Muhammad al-Dura’s father, Jamal al-Dura, rebukes the Israeli report on his son’s death. “Israel says my son isn’t dead. Can you imagine how this feels for a father who has lost his child? They have all the technology tools in the world. He’s not dead? Then bring him to me,” he said.

The father shared how he was trying to protect his son during the incident. “I was only thinking about one thing: how to protect my son. He was scared. When he was shot by the first bullet, I was telling him, don’t be afraid, the ambulance will come. He said, I’m not afraid, you don’t be afraid. When he fell across my lap, I realized he was dead. These seconds felt like hours, days,” Jamal told The Guardian.

Jamal narrated what happened that day and confirmed that his son is dead. “I tried to protect him from the continued shooting by putting him behind a cylindrical cement block on the sidewalk, which we used as refuge from the beginning. But I failed…I tried very hard to point to the watchtower, from where the shooting was coming. But the shooting continued for a long time. When Muhammad’s head fell on my lap, I knew that he was martyred. I was hit in my right arm and in my lower body. I didn’t know that journalists were videotaping me,” Jamal told Al-Monitor.

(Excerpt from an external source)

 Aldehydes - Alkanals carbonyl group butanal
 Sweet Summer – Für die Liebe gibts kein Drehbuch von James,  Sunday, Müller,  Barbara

The longtime Palestinian spokesperson Hanan Ashrawi dismissed the Israeli report on the topic as a “falsified version of reality [that] blames the victims.”

I recalled Einstein’s words to Margot Einstein on his decision to turn down the presidency of Israel. “If I were to be president, sometimes I would have to say to the Israeli people things they would not like to hear.”

Finding out who killed Muhammad al-Dura will probably go unanswered, but the fact remains that the Arab-Israeli conflict continues to kill young boys like Muhammad and that is the larger tragedy.